The Lottery was first published in The New Yorker in June 1948 and provoked much anger among the readership, some of whom sent hate mail to the editor while others canceled their subscriptions in protest. Both the magazine and Jackson (better known around these parts perhaps as the author of the source novel for the film The Haunting (1963)) herself were caught off guard by the reception, Jackson later recalling that “curiously, there are three main themes which dominate the letters of that first summer – three themes which might be identified as bewilderment, speculation and plain old-fashioned abuse.” She was later vindicated when the story became one of the best-loved and most revered of American short stories.

Yust was just starting his career with The Lottery – it was his third film and he’d go on to make the quirky horror Homebodies (1974) – and makes an excellent job of bringing the superficially simple story to the screen while retaining many of its more interesting nuances. Photographer Isidore Mankofsky, also at the start of his career and on his way Werewolves on Wheels (1971), Scream Blacula Scream (1973), Homebodies, Carrie (1976) and many others, brings a grainy, hand-held, almost documentary feel to the film. It begins innocently enough, giving the impression of being a simple study of small-town life before descending into something altogether more nightmarish. As with the story, we don’t find out the reason for the gathering until near the end when the terrible secret is revealed in almost matter of fact fashion.

Yust maintains the mystery effortlessly, keeping those unfamiliar with the story guessing.
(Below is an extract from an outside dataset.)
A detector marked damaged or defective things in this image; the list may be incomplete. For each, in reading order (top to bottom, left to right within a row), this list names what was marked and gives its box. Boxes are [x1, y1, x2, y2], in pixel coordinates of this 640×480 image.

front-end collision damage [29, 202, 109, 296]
No-one explains how this nasty little ritual began, how it’s meant to work, nor why it’s lasted so long (“there’s always been a lottery” is the closest we get to an explanation) and the story is all the more unsettling for it. It’s a cautionary tale of mob violence, blind adherence to belief and the survival of ancient traditions whose origins are long lost in the mists of time. In this world of superstition and an unwillingness to change, Tessie is, ironically, the sole voice of reason and if one were to take a cosmological approach to the story, one might argue that she had to die simply to keep the tradition alive. Today the film has been co-opted into the seemingly endless corpus of the “folk horror” film thanks to its depiction of old ways surviving into a modern setting. It would make a good companion piece to The Wicker Man (1973) which of course covered similar ground.

The story itself is a grim piece to be offering up to school age children, but the film version is an unlikely classroom aid. It’s a terrific, briskly paced and above all else atmospheric vignette that has escaped the confines of the classroom (where it was an unlikely learning aid for young children) to find a cult audience. The story had been adapted for television as part of the Cameo Theatre (1950-1955) anthology series in 1950 and would turn up on NBC radio the following year. Later it would be adapted into a feature length television film in 1996 and the South Park episode Britney’s New Look (2008) uses elements from the story.